The first is more or less the current approach, to use the search engine as an index to a persistent store. I really like this approach if we follow it to its logical conclusion, which is that the persistent store in this type of application architecture should not be a relational database, but it should be a document store, that is a file, an HTTP resource, a document in a NoSQL document database, or an object in a replicated cloud storage system like S3. Modularize the database application, and split the persistence function from the index function. The persistence function provides the durability, versioning and audit and access control, with replication, backup. This can update the search index, and potentially any other types of index, such as a graph database for querying relationships, potentially even a relational database if that is the best way of querying some aspects of the data.

Obviously there is a potential consistency issue, if updates from the document store happen slowly, so potentially there is an eventual consistency model. Historically search was a bad offender here, as dynamic updates were not the norm and everything was batched into nightly updates, but that is going away and dynamic updates are more normal for search indexes. In principle you can have more consistency, especially in an architecture where there are fixed releases that can be consistently indexed, rather than distributed rolling updates, you choose your architecture and take your choice. Small consistency lags rarely matter in a lot of applications.

So you end up with an architecture with a well defined persistence layer that is not a relational database, and a set of indexes appropriate to the application, almost certainly including a full text search engine, but perhaps a graph engine too. Maybe you run consistency checks on your indexes for peace of mind.

The second approach is to see that search engines were some of the original NoSQL data stores, building custom storage and indexing engines, because they had such difficult problems. Indeed Google’s BigTable, and so the ancestry of a lot of NoSQL products came from search. However the search engines around now have not yet refactored themselves on top of the NoSQL engines that have emerged from this work, although this is starting with Lucandra which is Lucene persisted in Cassandra, which looks promising, offering seamless replication and distribution, and HBasene, an HBase Lucene backend. These make a huge amount of sense to me, as if you are developing sophisticated search algorithms, not having to build the whole index and persistence layer as well is a big advantage, as well as the scale out potential. Of course this approach does not conflict with the first one, in fact you could choose a NoSQL backend that is aimed more at read performance than persistence, and at storing small index values fast. The hard bits with this are that the search engines have specifically customised their data storage for the particular use cases, and reworking this onto a more general backend has few apparent advantages; as you can see from the examples above, most of these changes have come from people already using the backends in question and who want a single database to manage all their data requirements, particularly once they are working with high availability and replication. Software modularity really is not at the right level yet is it, I blame object oriented programming for this lack of reusability.

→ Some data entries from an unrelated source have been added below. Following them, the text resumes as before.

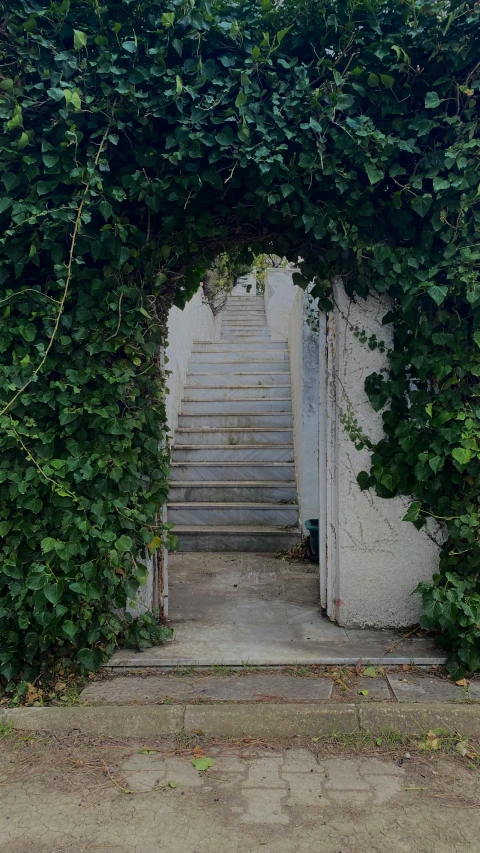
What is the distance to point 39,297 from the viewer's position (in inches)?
120

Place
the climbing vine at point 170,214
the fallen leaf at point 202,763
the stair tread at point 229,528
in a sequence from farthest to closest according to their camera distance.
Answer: the stair tread at point 229,528 < the climbing vine at point 170,214 < the fallen leaf at point 202,763

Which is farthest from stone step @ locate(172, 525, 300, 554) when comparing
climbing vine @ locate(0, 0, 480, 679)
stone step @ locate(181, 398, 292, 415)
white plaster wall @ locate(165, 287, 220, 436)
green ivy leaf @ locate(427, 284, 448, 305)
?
green ivy leaf @ locate(427, 284, 448, 305)

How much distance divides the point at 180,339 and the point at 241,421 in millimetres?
1478

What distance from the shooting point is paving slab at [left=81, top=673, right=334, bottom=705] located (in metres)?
2.88

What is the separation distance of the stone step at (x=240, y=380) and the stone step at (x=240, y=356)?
49cm

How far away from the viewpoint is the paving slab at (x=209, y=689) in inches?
114

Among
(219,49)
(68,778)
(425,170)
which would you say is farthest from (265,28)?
(68,778)

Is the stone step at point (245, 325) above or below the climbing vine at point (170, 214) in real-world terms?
above

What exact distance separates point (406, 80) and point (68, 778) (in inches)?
153

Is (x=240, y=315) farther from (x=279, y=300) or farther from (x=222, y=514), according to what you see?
(x=222, y=514)

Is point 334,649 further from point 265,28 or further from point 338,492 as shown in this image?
point 265,28

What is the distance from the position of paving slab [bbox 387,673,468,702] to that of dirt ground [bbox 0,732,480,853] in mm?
282

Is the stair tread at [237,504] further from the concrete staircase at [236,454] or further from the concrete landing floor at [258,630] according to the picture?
the concrete landing floor at [258,630]

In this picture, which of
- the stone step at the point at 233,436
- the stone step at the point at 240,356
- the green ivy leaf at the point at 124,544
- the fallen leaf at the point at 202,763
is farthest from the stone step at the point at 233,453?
the fallen leaf at the point at 202,763
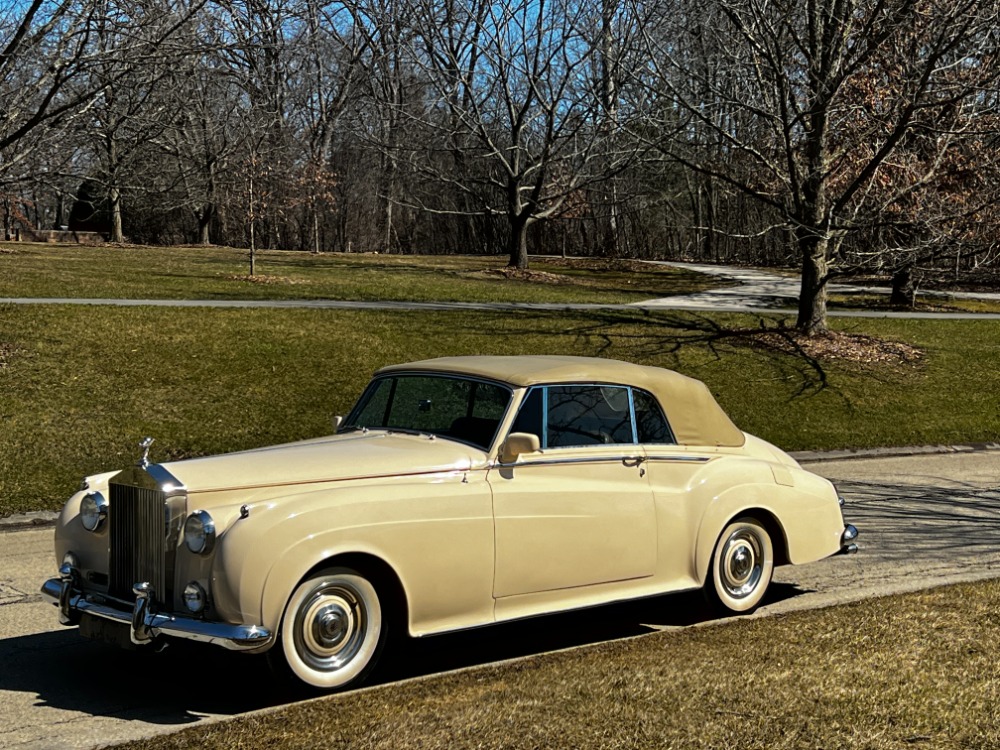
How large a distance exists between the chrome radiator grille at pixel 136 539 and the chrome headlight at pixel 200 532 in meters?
0.15

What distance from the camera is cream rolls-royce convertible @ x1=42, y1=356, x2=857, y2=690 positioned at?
5250 mm

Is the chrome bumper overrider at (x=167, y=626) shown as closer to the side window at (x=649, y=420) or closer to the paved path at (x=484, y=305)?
the side window at (x=649, y=420)

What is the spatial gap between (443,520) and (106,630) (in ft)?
5.78

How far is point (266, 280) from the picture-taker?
1056 inches

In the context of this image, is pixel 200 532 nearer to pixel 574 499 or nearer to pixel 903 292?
pixel 574 499

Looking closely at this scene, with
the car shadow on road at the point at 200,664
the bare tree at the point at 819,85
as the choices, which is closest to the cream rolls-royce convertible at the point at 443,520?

Anyway, back to the main point. For applications like content management, an architecture based on a content store that deals with persistence, versioning, access control, replication, with a set of indexes based on search engine techniques, graph databases, and anything else your applications needs. Ideally the indexes are all based on a common set of low level primitives so the backend can be swapped out or shared between the search store and other application specific indexing requirements, so there is a single low level indexing infrastructure that can be available as a common scalable service, with different implementations available. This type of architecture is quite buildable now, and is certainly used in quite a few applications, and I think it will become much more widespread, particularly in the cloud where it seems more natural, certainly for many types of application that fit into a document type model, such as content based applications.